CHALLENGES >>
A – In the forum post about amplifiers, rename "PPI" to "Precision Power" throughout the passage that starts with "If you are saying" and ends after "silkscreen. Ask him.", then give that passage again.
B – Pick up the forum post about amplifiers after its last sentence and keep writing it.

EXCERPTED TEXT >>
## START

View Single Post
  #66   Report Post  
John Andreen
 
Posts: n/a
Default Directed Amplifiers

Hey John,

If you are saying that either James T, Bill T, Sean D, or Roger P have any
real idea on these issue's, then let's all hear from them. I know you
won't as I am indeed "calling your bluff"

James T hasn't got a clue about anything except how to make something
cheaper ( and with less quality ). Bill T might have some idea about
Orion, but when pressed, he didn't even know what the filter cut-off slope
was for an Orion product. There is nothing Sean D can add because it is
100% clueless. Roger P is perhaps the one shining star, at least for the
PPI products as he began his career with PPI sanding raw heatsinks in
preparation for subsequent paint and silkscreen. Ask him.

John Andreen


John Durbin wrote:

No they weren't ... they have been buying heat sinks from outside
suppliers for many years. Many of them that would love to collect what
they were owed on the several occasions one company or the other in
Phoenix stiffed them.

Do you even remember wht Art series looked like? It has no fins, a
triangular shape at one edge and a circular roll at the opposite edge.
The top cover was white painted steel with pretty pictures painted on
it. I defy you to find me an Orion that has EVER looked like that.

The original GX amps had the same heat sink as the original HCCA,
predated them actually ... I know, I became an authorized dealer for the
brand in 1987. The GX were black with silver machined accent strips, and
the HCCA were a dark red with the same machined strips. They both used
phantom power DIN inputs, although RCA's were provided for use when you
weren't driving them with an Orion processor. There is a later GX
mechanical design, before it became the SX series and later Extreme stuff.

## END

SUPPLIED DATA >>
## START

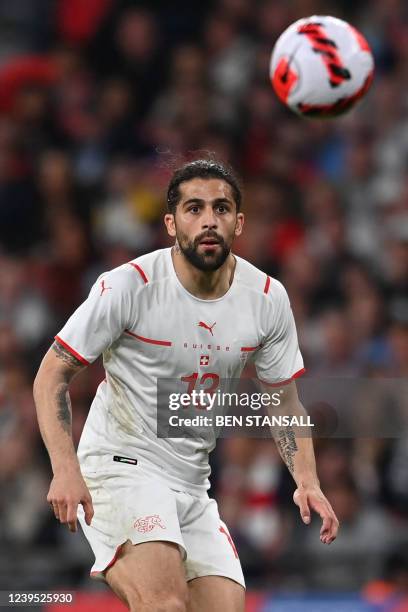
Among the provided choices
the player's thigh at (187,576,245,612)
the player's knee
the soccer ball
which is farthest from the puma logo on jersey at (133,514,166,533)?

## END

THE RESULTS >>
A –
If you are saying that either James T, Bill T, Sean D, or Roger P have any
real idea on these issue's, then let's all hear from them. I know you
won't as I am indeed "calling your bluff"

James T hasn't got a clue about anything except how to make something
cheaper ( and with less quality ). Bill T might have some idea about
Orion, but when pressed, he didn't even know what the filter cut-off slope
was for an Orion product. There is nothing Sean D can add because it is
100% clueless. Roger P is perhaps the one shining star, at least for the
Precision Power products as he began his career with Precision Power sanding raw heatsinks in
preparation for subsequent paint and silkscreen. Ask him.

B –
At the timethe GX came out, PPI was making such models as the 4030,
2075, that kind of stuff. They migrated to the longer, skinny models not
long afterwards - like the big surfboard stuff - 2200, 2350, those kind
of critters. When the Art series came out, it changed the mechanical
look 100% and was very different than anything anyone else in the US was
making or would make, before being replaced itself by the first-gen
PowerClass models in 1987. You are simly wrong in what you're saying -
and I will be glad to have one of the two surviving vice presidents of
Orion and Precision Power, or their amplifier parts procurement manager,
all of whom I work with daily, confirm that you're wrong. Or, you could
just let it go.

JD

Captain Howdy wrote:

Back in those days, Orion ampifier heatsinks were hand crafted, in their
Tempe AZ factory. The Orion GX line was out way before the PPI Art Series
line. The PPI Art Series line came out around the same time as the Orion
SX line of amplifiers. I'm not saying that PPI stole anything. What I am
saying is that they bough the GX line from Orion and repained them and
sold them as their early Art Series line. A short time after the Art
Series came out PPI changed the case to a finless rounded end heatsink
like the one found on the A100 and A200 amplifier. The next time that you
come across a PPI 2075AM, 4200AM or 2150M, take a close look and you'll
see what I mean.

Here is another inferesting fact that many people are unaware of, PPI used
to sell gear under the Phaze Audio name.






In article xcyzb.416545$Fm2.424716@attbi_s04, "Paul Vina"
wrote:


SO? Lots of companies get parts from the same vendors. And how do you
know it was PPI that stole anyone's design (assuming there was any
copying in the first place)?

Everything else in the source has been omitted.